The recombinant cellulolytic strategy (B in Figure 6.5) contemplates the genetic modification of microorganisms that present high ethanol yields and tol­erances in such a way that they are capable of utilizing cellulose within a CBP configuration, i. e., making a microorganism with good fermentative properties to produce cellulases (Cardona and Sanchez, 2007). The second strategy is con­sidered more difficult due to the complexity of cellulases system (Begum and Aubert, 1994). Currently, the production of cellulases by bacterial hosts produc­ing ethanol at high yield such as engineered E. coli, K. oxytoca, and Z. mobilis and by the yeast S. cerevisiae has been studied. For instance, the expression of cellulases in K. oxytoca has allowed an increased hydrolysis yield for microcrys­talline cellulose and an anaerobic growth on amorphous cellulose. Similarly, sev­eral cellobiohydrolases have been functionally expressed in S. cerevisiae (Lynd et al., 2005). Undoubtedly, ongoing research on genetic and metabolic engineering will make possible the development of effective and stable strains of microorgan­isms for converting cellulosic biomass into ethanol. This fact will surely lead to a qualitative improvement in the industrial production of fuel ethanol in the future (Cardona and Sanchez, 2007).

One of the bottlenecks of ethanol production from biomass is the high cost of enzymes, as noted above. The current cost of producing lignocellulolytic enzymes by submerged fermentation mainly using T. reesei, is about US$0.40 to 0.60/gal ethanol, but an increase in the specific activity of the enzymes or in the efficiency of their production through genetic engineering can be expected.

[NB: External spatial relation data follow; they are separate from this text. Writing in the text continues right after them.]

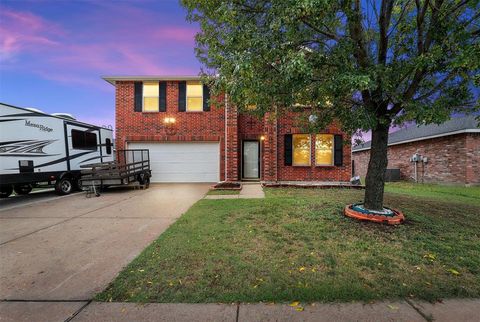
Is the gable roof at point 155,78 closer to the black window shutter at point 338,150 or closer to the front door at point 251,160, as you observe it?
the front door at point 251,160

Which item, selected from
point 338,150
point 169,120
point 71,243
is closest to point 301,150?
point 338,150

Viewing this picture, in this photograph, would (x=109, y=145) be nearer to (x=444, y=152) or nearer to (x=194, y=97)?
(x=194, y=97)

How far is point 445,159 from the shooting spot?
48.1 feet

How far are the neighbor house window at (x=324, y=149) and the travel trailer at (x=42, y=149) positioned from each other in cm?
1123

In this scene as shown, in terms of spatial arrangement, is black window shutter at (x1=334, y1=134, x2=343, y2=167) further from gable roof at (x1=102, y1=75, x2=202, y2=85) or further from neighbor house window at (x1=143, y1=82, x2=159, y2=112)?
neighbor house window at (x1=143, y1=82, x2=159, y2=112)

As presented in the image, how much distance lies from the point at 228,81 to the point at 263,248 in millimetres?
2953

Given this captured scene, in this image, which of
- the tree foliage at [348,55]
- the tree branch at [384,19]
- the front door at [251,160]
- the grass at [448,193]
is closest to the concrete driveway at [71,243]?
the tree foliage at [348,55]

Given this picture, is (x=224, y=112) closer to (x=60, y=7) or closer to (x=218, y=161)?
(x=218, y=161)

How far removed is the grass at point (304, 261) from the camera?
2789 millimetres

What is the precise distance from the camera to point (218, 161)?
13.8 meters

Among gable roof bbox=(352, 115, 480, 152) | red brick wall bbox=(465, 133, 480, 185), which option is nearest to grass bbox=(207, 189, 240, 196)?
gable roof bbox=(352, 115, 480, 152)

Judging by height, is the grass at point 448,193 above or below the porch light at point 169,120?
below

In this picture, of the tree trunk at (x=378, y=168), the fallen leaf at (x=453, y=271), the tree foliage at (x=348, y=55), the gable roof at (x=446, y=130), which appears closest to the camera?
the fallen leaf at (x=453, y=271)

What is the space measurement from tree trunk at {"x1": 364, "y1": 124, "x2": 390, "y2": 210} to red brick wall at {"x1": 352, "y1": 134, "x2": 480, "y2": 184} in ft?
38.4
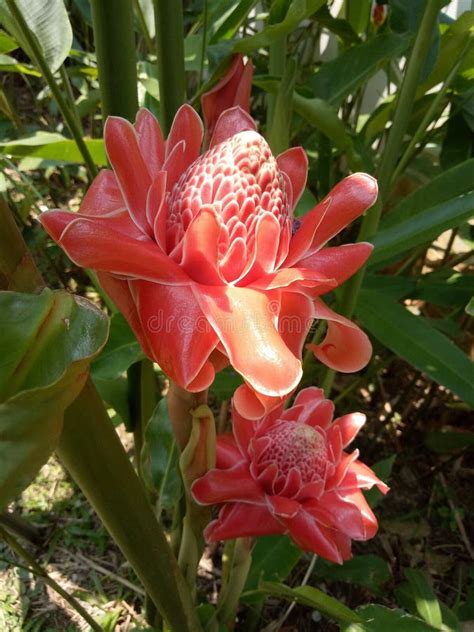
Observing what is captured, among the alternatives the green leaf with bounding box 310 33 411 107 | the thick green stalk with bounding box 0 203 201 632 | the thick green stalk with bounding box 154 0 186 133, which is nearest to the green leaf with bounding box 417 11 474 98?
the green leaf with bounding box 310 33 411 107

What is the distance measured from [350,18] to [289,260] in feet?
1.90

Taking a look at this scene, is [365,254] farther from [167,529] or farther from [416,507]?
[416,507]

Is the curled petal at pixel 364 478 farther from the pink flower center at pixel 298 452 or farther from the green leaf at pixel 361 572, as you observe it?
the green leaf at pixel 361 572

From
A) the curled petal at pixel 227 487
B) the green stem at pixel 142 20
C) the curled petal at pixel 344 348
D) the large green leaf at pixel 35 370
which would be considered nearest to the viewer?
the large green leaf at pixel 35 370

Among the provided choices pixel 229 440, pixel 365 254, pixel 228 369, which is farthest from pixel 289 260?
pixel 228 369

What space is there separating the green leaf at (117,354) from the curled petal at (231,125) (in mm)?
231

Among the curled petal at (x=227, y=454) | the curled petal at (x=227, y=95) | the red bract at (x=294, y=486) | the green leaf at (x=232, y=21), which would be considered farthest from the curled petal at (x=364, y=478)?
the green leaf at (x=232, y=21)

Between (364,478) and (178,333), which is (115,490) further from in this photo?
(364,478)

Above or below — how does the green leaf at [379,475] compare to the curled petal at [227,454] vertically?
below

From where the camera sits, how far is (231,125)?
0.38 m

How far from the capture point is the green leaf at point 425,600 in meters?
0.65

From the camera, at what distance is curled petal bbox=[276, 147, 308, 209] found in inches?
15.0

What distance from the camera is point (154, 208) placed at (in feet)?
1.03

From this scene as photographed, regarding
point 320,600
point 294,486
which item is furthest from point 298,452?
point 320,600
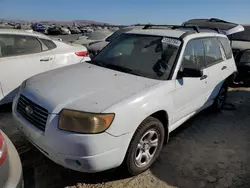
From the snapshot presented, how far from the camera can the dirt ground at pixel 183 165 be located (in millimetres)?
2783

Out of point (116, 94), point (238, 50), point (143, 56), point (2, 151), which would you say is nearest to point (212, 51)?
point (143, 56)

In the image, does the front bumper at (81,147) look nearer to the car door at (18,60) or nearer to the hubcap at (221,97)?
the car door at (18,60)

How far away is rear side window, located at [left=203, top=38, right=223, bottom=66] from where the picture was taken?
4125 millimetres

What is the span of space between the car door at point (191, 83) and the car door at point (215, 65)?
0.59 feet

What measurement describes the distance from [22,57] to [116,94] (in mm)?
2671

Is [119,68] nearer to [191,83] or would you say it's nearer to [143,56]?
[143,56]

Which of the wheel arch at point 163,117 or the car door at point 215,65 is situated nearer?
the wheel arch at point 163,117

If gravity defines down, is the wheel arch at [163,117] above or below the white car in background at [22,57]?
below

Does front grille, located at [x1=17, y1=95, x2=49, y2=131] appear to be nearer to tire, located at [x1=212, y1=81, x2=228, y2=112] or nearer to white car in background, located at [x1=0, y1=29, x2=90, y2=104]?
white car in background, located at [x1=0, y1=29, x2=90, y2=104]

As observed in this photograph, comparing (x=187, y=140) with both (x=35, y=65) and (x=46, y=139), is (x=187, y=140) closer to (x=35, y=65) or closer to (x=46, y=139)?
(x=46, y=139)

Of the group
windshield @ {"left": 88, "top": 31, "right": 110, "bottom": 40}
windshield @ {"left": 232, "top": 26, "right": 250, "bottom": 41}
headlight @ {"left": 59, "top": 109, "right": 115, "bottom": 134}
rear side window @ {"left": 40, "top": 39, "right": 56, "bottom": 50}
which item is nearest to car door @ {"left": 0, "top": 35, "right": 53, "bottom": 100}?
rear side window @ {"left": 40, "top": 39, "right": 56, "bottom": 50}

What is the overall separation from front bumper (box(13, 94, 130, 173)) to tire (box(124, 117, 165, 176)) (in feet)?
0.57

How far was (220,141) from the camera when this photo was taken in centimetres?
388

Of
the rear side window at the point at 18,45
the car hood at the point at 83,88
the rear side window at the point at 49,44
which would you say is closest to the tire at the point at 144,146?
the car hood at the point at 83,88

This would allow an eventual cost reduction of the enzymes to US$0.07/gal ethanol, as suggested by (suggested by Tengerdy and Szakacs, 2003). However, these authors consider that the genetic improvement of fungi producing these enzymes by solid — state fermentation could have a greater potential than the genetic improvement of fungi synthesizing the same enzymes by submerged fermentation, considering the fact that fungi growing on the surface of biomass have enzymatic complexes with optimal characteristics and proportions for the hydrolysis of lignocellulosic materials. On the other hand, the U. S. Department of Energy has contracted with the world enzyme-producing leaders, Novozymes (Denmark) and Genencor (USA), with the aim of developing research for improving cellulase systems and reducing their costs. The research must be oriented not only to the enhancement of yield, stability, and specific activity of cellulases, but also to the development of an enzyme mixture that will remain active under hard conditions related to such steps as acid pretreatment (Mielenz, 2001).

Undoubtedly, if the worldwide use of fuel ethanol uses the development of the technology of lignocellulosic biomass utilization, genetic engineering will be called to supply the “tailored” microorganisms needed to meet the exigen­cies of this new technology. From this, the importance of the metabolic pathway engineering is inferred. Metabolic pathway engineering is aimed at establishing metabolic pathways and production hosts, which are capable of delivering opti­mal flow of carbon from substrate to final product at high yields and volumetric productivities. In particular, pathway engineering can achieve the integration of the process at the molecular level through the optimization of the primary meta­bolic pathways for the synthesis of the targeted product (Chotani et al., 2000).